A requirement that the California Division of Workers’ Compensation revise its existing data collection processes to capture the date an injured worker is notified if a liability determination would be contingent on a legislative appropriation, under a recently amended bill.
Senate President Toni Atkins, D-San Diego, on Tuesday added appropriations language to SB1127, which would require employers to accept or deny liability within 75 days for certain injuries deemed compensable.
Employers currently have 90 days to make a liability determination for most claims. For example, claims for covid-19 are presumed compensable for first responders if they are not denied within 30 days, while claims for other workers are presumed compensable if they are not denied within 45 days.
SB 1127 would also create a new penalty for unreasonably denied claims identified in Labor Code Sections 3212 through 3213.2 that would be equal to five times the amount of benefits unreasonably delayed and capped at $50,000.
The bill does not define an unreasonable denial and directs the Appeals Board to assess the reasonableness of a denial of a claim in accordance with the circumstances of the case.
Finally, the bill would allow firefighters and peace officers to receive up to 240 weeks of temporary disability benefits for presumptive cancer claims, rather than the 104 weeks of TD available to other injured workers.

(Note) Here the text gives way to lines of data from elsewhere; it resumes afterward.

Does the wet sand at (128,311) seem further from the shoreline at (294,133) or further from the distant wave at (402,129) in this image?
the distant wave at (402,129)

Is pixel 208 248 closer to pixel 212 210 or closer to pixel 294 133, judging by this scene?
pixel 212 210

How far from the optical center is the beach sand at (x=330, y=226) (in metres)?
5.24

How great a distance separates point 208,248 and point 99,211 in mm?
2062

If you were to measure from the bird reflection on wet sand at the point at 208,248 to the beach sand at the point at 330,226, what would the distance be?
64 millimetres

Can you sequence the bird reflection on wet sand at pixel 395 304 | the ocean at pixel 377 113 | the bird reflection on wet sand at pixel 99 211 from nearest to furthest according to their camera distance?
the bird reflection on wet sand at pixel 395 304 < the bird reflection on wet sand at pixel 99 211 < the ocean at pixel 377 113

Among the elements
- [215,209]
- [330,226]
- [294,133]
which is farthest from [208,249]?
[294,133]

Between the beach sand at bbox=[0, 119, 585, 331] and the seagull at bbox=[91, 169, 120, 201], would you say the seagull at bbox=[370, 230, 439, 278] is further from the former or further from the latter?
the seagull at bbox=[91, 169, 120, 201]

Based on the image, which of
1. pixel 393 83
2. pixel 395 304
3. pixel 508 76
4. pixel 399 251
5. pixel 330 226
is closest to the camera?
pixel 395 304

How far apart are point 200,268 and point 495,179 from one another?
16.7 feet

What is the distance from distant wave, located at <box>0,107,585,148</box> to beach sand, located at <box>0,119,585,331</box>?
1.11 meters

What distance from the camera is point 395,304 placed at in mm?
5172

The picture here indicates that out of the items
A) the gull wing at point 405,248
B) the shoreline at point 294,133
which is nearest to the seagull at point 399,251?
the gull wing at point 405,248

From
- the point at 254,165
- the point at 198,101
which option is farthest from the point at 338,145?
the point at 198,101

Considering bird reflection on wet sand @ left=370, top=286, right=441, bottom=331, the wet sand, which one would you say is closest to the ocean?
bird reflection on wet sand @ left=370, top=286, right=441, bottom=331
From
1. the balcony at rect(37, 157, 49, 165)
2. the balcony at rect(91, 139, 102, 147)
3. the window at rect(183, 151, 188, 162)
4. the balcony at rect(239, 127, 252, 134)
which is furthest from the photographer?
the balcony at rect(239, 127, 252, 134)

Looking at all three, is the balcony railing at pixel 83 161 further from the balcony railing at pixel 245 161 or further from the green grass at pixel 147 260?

Atkins said the bill creates an opportunity to make fair and positive changes to the workers’ compensation system where injured workers continue to experience delays and denials that prevent their claims and access to medical care from moving forward in a timely manner.
California Professional Firefighters, which is sponsoring the bill, said the measure strikes a balance between providing a remedy for injured workers who face unreasonable denials and employers who face additional costs to fill positions for injured firefighters.
The California Workers’ Compensation Institute released an analysis in July that indicated the bill would likely have no effect on most claims and could lead to more conditional denials and litigation on complex claims. More than 90% of accepted claims have a liability decision within 75 days, CWCI said.
SB 1127 is up for a third and final vote in the Assembly. If approved, the measure will go back to the Senate for concurrence on the latest changes.